*PASSAGE SHOWN:*
-=-=-

Government IT industry expert says shutdown affects prospects for 45K open IT positions

As with any conversation in Washington, D.C. regarding government recently, the partial shutdown — then in its final days, it turned out — topped the agenda for my recent discussion with Alan Shark.

He is the executive director of the Public Technology Institute (PTI), a D.C.-based organization created almost a half century ago to help local governments, cities and counties understand and embrace technology in all its aspects. His reactions to the shutdown presented a new and perspicacious twist.

Alan Shark, executive director, of the Public Technology Institute, joined Ask the CIO: SLED Edition this week.

“There are 45,000 open positions today in all facets in the Washington, D.C. area total government and private sector,” he said.

In addition, these positions are by far government related, either directly or with contractors serving the federal IT marketplace.

“But, regardless, when the shutdown ends there will be lasting impact to attracting and maintaining employees, which we already talked about as being a major challenge,” he said.

Why would anybody want to work for government?

As a result of the shutdown, Shark felt that government service unfortunately has become far less attractive and that impression is going to have a deleterious impact for years to come.

“Shutdowns are horrible on so many levels, but in particular, why would anybody want to work for government given the way in which people are being treated?” Shark asked.

Beyond the impact on the IT job market, there is the question of the federal shutdown’s effect on state and local government operations, an issue afforded little attention inside the Capital Beltway during this period. It is generally understood that most government services are actually provided at the state and local government levels. However, far less understood is the fact that the federal funding often constitutes a third or even half of state and local governments’ IT budgets. Major social service, healthcare and criminal justice programs, and their related IT systems are directly funded through state grants and other funding vehicles.

-=-=-

*BRIEF:*
Reproduce the entire article on the shutdown's effect on government IT jobs word for word. The items that come next have no connection to the article on the shutdown and IT jobs.

*Collected data:*
-=-=-

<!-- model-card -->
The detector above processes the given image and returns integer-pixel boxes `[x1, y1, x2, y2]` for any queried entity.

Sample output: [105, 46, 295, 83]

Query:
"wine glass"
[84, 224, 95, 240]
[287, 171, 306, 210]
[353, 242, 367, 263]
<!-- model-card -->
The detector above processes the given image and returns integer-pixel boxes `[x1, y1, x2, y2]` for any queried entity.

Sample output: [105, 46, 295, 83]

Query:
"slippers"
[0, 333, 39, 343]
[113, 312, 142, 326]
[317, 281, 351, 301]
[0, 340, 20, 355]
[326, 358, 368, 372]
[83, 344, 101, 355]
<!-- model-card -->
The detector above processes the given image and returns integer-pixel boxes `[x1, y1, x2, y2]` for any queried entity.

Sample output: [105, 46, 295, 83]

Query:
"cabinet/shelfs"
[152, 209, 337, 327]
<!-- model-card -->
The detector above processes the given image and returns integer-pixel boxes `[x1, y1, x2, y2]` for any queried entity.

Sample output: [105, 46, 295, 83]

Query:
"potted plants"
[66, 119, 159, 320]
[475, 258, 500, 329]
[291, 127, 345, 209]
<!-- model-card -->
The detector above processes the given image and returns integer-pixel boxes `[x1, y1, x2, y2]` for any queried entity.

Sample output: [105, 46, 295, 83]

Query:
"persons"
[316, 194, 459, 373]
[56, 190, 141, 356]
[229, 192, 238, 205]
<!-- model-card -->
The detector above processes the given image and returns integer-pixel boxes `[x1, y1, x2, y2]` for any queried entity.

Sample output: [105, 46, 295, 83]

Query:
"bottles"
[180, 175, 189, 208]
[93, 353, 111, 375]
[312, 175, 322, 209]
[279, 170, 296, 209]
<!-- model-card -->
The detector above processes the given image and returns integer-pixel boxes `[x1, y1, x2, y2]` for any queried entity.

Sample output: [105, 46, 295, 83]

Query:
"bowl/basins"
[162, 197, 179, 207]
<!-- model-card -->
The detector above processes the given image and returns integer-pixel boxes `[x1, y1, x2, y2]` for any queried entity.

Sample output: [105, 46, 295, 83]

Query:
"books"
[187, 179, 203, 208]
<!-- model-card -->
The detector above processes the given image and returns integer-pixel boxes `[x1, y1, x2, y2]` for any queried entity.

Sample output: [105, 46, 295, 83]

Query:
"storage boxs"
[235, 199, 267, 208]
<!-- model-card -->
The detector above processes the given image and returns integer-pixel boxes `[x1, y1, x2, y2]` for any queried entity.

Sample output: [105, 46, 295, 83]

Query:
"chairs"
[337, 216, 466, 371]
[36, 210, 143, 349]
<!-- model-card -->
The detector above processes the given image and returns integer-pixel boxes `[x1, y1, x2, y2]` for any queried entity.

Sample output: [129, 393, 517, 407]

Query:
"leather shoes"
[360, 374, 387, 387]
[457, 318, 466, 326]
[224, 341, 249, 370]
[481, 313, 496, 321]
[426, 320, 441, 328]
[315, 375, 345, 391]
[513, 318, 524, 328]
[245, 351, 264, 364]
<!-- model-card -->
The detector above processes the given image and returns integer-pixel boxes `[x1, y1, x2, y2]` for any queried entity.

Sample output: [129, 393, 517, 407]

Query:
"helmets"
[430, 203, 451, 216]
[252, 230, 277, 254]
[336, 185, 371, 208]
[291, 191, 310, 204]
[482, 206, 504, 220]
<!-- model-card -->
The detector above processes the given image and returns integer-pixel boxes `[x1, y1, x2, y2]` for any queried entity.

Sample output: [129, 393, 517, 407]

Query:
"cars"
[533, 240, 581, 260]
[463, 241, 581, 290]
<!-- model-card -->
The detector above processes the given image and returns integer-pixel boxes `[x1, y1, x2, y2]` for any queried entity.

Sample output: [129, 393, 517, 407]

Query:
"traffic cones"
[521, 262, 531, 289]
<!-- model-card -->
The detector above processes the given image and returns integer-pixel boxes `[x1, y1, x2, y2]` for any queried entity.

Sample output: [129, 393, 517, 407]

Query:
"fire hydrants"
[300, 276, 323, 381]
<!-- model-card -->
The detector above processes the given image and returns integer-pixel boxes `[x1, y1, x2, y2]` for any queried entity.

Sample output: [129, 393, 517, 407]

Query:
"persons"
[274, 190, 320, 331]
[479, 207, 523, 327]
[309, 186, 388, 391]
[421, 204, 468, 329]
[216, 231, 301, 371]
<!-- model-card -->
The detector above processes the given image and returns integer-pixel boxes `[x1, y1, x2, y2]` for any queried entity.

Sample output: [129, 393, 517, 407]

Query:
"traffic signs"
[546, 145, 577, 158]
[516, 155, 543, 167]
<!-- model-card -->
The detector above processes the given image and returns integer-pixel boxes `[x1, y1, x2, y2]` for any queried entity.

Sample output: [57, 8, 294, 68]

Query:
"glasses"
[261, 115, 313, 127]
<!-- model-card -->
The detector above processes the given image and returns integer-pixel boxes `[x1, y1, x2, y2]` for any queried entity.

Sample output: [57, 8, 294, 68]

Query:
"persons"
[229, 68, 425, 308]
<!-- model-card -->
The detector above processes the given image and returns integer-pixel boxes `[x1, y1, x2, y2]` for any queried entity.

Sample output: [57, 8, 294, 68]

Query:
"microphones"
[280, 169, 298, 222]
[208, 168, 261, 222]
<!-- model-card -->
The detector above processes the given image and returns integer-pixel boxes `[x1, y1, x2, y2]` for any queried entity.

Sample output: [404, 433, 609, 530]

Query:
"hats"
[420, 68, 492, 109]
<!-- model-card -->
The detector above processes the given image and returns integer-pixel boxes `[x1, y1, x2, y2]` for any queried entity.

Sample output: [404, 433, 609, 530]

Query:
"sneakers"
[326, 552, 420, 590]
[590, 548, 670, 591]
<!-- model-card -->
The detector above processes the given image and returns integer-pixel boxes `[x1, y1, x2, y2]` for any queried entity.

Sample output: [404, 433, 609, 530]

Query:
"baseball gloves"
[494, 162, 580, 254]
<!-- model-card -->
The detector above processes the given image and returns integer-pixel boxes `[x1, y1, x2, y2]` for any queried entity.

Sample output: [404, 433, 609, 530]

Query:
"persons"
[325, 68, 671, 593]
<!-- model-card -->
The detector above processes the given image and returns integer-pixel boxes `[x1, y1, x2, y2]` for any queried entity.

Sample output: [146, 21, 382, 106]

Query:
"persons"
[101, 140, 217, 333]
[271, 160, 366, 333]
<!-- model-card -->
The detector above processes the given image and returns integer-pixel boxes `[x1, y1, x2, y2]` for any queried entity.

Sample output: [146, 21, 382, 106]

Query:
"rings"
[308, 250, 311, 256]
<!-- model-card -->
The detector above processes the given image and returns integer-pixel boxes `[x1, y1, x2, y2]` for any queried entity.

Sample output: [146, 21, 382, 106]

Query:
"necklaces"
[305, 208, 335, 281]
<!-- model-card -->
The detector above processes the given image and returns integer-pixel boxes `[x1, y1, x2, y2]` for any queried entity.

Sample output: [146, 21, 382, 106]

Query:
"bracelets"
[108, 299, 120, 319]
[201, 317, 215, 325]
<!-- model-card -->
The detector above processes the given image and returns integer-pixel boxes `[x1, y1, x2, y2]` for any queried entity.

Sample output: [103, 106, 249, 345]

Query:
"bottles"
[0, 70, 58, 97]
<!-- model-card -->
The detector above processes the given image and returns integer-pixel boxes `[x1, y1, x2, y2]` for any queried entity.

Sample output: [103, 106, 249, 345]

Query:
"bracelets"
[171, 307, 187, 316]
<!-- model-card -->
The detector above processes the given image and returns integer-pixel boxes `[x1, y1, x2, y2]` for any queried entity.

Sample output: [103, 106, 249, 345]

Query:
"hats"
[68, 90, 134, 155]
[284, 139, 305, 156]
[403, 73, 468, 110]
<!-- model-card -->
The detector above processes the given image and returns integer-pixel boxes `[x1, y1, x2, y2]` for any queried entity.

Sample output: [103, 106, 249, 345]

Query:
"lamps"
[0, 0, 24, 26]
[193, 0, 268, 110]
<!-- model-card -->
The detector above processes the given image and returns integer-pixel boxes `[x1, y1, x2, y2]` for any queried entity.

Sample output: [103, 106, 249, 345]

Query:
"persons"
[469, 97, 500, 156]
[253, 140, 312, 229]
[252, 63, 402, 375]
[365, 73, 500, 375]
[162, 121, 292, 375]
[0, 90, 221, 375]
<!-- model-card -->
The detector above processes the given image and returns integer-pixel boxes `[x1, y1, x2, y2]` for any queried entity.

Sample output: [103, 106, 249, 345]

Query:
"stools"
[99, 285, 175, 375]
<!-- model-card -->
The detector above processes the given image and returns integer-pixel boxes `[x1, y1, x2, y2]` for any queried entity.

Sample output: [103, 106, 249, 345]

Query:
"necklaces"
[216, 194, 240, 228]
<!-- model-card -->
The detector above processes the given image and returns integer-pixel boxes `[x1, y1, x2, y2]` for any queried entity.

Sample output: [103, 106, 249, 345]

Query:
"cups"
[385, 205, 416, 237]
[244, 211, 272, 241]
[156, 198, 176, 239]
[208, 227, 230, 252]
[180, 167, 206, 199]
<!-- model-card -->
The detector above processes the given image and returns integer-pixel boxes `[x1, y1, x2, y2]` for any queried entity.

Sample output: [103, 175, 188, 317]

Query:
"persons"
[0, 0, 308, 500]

-=-=-

*THE REPLY:*
Government IT industry expert says shutdown affects prospects for 45K open IT positions

As with any conversation in Washington, D.C. regarding government recently, the partial shutdown — then in its final days, it turned out — topped the agenda for my recent discussion with Alan Shark.

He is the executive director of the Public Technology Institute (PTI), a D.C.-based organization created almost a half century ago to help local governments, cities and counties understand and embrace technology in all its aspects. His reactions to the shutdown presented a new and perspicacious twist.

Alan Shark, executive director, of the Public Technology Institute, joined Ask the CIO: SLED Edition this week.

“There are 45,000 open positions today in all facets in the Washington, D.C. area total government and private sector,” he said.

In addition, these positions are by far government related, either directly or with contractors serving the federal IT marketplace.

“But, regardless, when the shutdown ends there will be lasting impact to attracting and maintaining employees, which we already talked about as being a major challenge,” he said.

Why would anybody want to work for government?

As a result of the shutdown, Shark felt that government service unfortunately has become far less attractive and that impression is going to have a deleterious impact for years to come.

“Shutdowns are horrible on so many levels, but in particular, why would anybody want to work for government given the way in which people are being treated?” Shark asked.

Beyond the impact on the IT job market, there is the question of the federal shutdown’s effect on state and local government operations, an issue afforded little attention inside the Capital Beltway during this period. It is generally understood that most government services are actually provided at the state and local government levels. However, far less understood is the fact that the federal funding often constitutes a third or even half of state and local governments’ IT budgets. Major social service, healthcare and criminal justice programs, and their related IT systems are directly funded through state grants and other funding vehicles.